Exercise brief:
The task calls for each line of the records below in which the word "ease" appears.

Listed records:
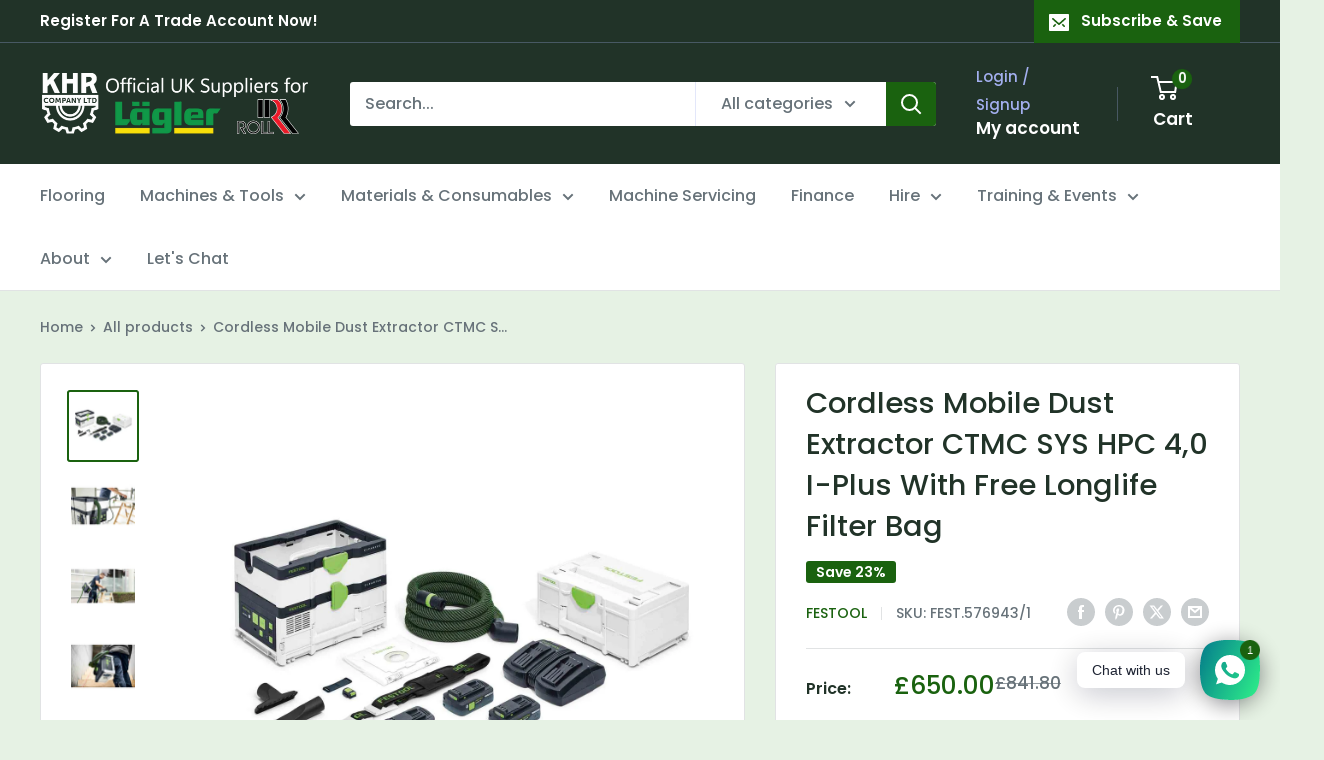

--- FILE ---
content_type: text/css
request_url: https://capsulecrm.com/assets/capsule-form.css
body_size: 710
content:
/* stylelint-disable color-no-hex */

.capsule-form {
  display: flex;
  flex-direction: column;
  padding: 24px;
  background-color: white;
  border: 1px solid #e1e1e0;
  box-shadow: 0 1px 2px 0 rgb(125 125 125 / 15%);
  border-radius: 12px;
  box-sizing: border-box;
  font-size: 14px;
  font-family: system-ui;
  color: #323232;
  max-width: 840px;
  margin: 0 auto;
}

.capsule-form__row:not(:last-child) {
  margin-bottom: 20px;
}

.capsule-form__field {
  display: flex;
  flex-direction: column;
  gap: 6px;
}

.capsule-form__field--checkbox {
  flex-direction: row;
  align-items: center;
  gap: 8px;
}

.capsule-form__label {
  display: inline-flex;
  align-items: center;
  gap: 4px;

  font-weight: 500;
}

.capsule-form__required {
  color: #ef4444;
}

.capsule-form__input,
.capsule-form__checkbox {
  appearance: none;
  margin: 0;
  border: 0;
  padding: 8px;
  transition: border-color 100ms ease-in-out;
  box-sizing: border-box;
  border-width: 1px;
  border-color: #e1e1e0;
  border-style: solid;
  background-color: #fafaf9;
}

.capsule-form__input {
  color: #323232;
  min-height: 36px;
  line-height: 1.3;
  vertical-align: middle;
  font-family: system-ui;
  border-radius: 8px;
}

.capsule-form__checkbox {
  position: relative;
  border-radius: 4px;
  color: white;
}

.capsule-form__checkbox::before {
  content: "";
  position: absolute;
  top: 2px;
  left: 6px;
  width: 3px;
  height: 8px;
  border: solid white;
  border-width: 0 2px 2px 0;
  transform: rotate(45deg);
}

.capsule-form__checkbox:checked {
  background-color: #463dfb;
}

.capsule-form__checkbox:checked::before {
  visibility: visible;
}

textarea.capsule-form__input {
  resize: vertical;
}

.capsule-form__input:hover:not(:disabled),
.capsule-form__checkbox:hover:not(:disabled) {
  border-color: #afafae;
}

.capsule-form__input:focus-visible,
.capsule-form__checkbox:focus-visible {
  outline: 2px solid #afafae;
  outline-offset: -1px;
}

.capsule-form__divider {
  border-bottom: 1px solid #e1e1e0;
  margin: 20px 0;
}

.capsule-form__submit {
  display: inline-flex;
  align-items: center;
  justify-content: center;
  margin: 0;
  background-color: #463dfb;
  border: 1px solid #3f37e2;
  color: white;
  border-radius: 8px;
  box-sizing: border-box;
  padding: 8px 12px;
  line-height: 1.3;
  vertical-align: middle;
  white-space: nowrap;
  min-height: 32px;
  transition-property: background-color, border, box-shadow;
  transition-duration: 150ms;
  transition-timing-function: ease-in-out;
  box-shadow: 0 1px 0 rgb(10 10 10 / 8%);
  -webkit-font-smoothing: antialiased;
  cursor: pointer;
  font-size: 14px;
  font-family: system-ui;
}

.capsule-form__submit:hover {
  background-color: #3f37e2;
}

.capsule-form__submit:focus-visible {
  border-color: #191919;
}

.capsule-form__submit:disabled {
  user-select: none;
  pointer-events: none;
}

.capsule-form__branding {
  display: inline-flex;
  align-items: center;
  justify-content: center;
  gap: 12px;
  color: #707070;
  text-decoration: none;
}


--- FILE ---
content_type: text/javascript
request_url: https://khr-online.com/cdn/shop/t/23/assets/custom.js?v=102476495355921946141756736819
body_size: -677
content:
//# sourceMappingURL=/cdn/shop/t/23/assets/custom.js.map?v=102476495355921946141756736819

Solution below:
  transition: border-color 100ms ease-in-out;
  transition-timing-function: ease-in-out;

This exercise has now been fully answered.